En réagissant à cette attaque chimique présumée, des pays comme les Etats-Unis, la France et la Grande-Bretagne ont pointé du doigt le régime de Bachar al-Assad. Mais l’armée syrienne a assuré mardi que les rebelles étaient responsables de la tragédie. « Les groupes terroristes et ceux qui les soutiennent sont responsables d’avoir utilisé des substances chimiques et toxiques et d’avoir été négligents avec les vies de civils innocents », a-t-elle indiqué dans son communiqué.

Accuser le régime syrien d’avoir perpétré cette attaque est « une « calomnie », a officieusement réagi Damas par la voix d’un haut responsable de ses services de sécurité. Les insurgés « tentent de remporter une (victoire) médiatique après avoir échoué à remporter (une victoire) sur le terrain », a-t-il déclaré sous le couvert de l’anonymat.

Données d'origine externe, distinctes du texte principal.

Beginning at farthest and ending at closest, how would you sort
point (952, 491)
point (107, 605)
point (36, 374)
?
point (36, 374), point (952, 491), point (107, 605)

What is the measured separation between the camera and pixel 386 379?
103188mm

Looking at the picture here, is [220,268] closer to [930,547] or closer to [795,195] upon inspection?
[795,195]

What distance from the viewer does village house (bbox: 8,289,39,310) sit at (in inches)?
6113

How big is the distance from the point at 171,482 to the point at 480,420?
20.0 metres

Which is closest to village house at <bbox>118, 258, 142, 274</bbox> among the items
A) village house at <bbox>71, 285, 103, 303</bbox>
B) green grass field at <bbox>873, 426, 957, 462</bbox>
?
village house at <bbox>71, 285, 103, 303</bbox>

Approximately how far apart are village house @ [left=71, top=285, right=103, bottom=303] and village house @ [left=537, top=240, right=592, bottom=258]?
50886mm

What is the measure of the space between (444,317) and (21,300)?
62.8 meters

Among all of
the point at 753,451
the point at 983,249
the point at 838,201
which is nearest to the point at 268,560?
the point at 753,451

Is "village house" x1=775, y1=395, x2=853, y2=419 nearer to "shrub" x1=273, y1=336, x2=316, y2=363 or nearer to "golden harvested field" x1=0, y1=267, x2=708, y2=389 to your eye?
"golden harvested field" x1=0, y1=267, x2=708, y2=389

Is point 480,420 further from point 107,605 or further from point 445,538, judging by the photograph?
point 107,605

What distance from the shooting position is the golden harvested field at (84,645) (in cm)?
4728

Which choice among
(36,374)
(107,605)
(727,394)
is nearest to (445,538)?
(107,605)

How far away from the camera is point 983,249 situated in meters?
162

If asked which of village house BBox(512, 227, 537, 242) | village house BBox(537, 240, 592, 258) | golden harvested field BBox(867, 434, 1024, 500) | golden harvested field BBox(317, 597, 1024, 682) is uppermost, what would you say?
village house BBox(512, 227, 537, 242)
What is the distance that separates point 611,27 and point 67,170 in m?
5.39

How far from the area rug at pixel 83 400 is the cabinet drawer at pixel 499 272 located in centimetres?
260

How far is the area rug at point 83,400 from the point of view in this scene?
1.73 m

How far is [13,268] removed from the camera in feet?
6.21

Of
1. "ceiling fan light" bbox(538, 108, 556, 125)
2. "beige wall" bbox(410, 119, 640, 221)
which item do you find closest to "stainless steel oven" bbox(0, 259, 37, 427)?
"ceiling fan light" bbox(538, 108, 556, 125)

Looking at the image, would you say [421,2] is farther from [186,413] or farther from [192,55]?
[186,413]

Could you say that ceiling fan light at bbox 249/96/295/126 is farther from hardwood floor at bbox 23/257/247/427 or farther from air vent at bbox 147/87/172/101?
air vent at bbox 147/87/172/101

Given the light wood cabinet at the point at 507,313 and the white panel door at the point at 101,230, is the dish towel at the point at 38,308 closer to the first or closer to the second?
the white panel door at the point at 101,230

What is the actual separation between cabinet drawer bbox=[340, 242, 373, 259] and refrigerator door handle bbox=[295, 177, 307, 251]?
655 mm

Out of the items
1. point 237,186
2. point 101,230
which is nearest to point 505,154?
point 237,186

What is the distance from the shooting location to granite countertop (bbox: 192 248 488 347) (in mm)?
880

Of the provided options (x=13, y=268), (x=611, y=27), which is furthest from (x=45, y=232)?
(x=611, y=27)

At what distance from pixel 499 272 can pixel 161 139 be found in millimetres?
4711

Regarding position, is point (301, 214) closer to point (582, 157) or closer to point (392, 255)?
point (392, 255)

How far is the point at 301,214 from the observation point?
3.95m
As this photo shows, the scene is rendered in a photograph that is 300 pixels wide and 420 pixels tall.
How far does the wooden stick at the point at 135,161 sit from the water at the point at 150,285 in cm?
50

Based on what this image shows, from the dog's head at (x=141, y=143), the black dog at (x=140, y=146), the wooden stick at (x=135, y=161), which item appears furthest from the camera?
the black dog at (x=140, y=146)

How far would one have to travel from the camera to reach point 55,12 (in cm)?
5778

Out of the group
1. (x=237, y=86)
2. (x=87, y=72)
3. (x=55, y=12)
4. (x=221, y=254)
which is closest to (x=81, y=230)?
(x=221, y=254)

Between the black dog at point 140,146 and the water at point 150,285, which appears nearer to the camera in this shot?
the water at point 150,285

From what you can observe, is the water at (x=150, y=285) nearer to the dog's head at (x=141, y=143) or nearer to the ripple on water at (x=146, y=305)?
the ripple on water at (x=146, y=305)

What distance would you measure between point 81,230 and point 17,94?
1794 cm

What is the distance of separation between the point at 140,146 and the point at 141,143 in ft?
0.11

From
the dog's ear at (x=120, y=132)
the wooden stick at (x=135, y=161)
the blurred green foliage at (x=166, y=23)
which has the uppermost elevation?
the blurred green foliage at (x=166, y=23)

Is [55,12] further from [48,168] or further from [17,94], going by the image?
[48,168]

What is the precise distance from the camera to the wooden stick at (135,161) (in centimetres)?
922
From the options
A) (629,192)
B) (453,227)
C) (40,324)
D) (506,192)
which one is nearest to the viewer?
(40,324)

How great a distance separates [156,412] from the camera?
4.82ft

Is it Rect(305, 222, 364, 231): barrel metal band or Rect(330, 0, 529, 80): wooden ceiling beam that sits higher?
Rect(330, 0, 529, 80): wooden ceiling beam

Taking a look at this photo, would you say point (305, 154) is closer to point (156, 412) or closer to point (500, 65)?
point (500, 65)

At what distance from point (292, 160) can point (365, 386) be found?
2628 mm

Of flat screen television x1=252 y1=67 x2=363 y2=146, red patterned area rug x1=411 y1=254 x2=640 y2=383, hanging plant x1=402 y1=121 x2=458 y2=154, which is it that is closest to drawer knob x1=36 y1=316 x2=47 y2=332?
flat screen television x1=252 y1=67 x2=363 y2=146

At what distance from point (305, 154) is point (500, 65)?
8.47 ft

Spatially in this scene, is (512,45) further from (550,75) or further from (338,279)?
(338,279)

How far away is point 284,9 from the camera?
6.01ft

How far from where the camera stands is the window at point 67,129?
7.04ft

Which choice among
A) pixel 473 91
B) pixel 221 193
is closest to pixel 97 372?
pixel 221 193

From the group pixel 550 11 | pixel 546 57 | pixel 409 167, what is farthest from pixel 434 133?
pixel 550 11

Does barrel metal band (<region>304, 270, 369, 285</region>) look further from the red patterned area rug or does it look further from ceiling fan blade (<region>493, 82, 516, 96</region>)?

La chef de la diplomatie européenne, Federica Mogherini, a elle aussi mis en cause Damas: « La principale responsabilité repose sur le régime parce qu’il a la responsabilité de protéger son peuple et non de l’attaquer ».

Ces « nouvelles horribles » sont « un rappel tragique que la situation sur le terrain continue d’être dramatique dans de nombreuses parties de la Syrie », a-t-elle ajouté. « Si nous ne pouvons pas encore être certains de ce qui s’est passé, cela a toutes les caractéristiques d’une attaque du régime qui a utilisé de façon répétée des armes chimiques », a réagi le ministre britannique des Affaires étrangères Boris Johnson, jugeant « horribles » les rapports détaillant cette attaque. « Une enquête doit avoir lieu sur l’incident et les auteurs doivent rendre des comptes », a-t-il ajouté dans un communiqué.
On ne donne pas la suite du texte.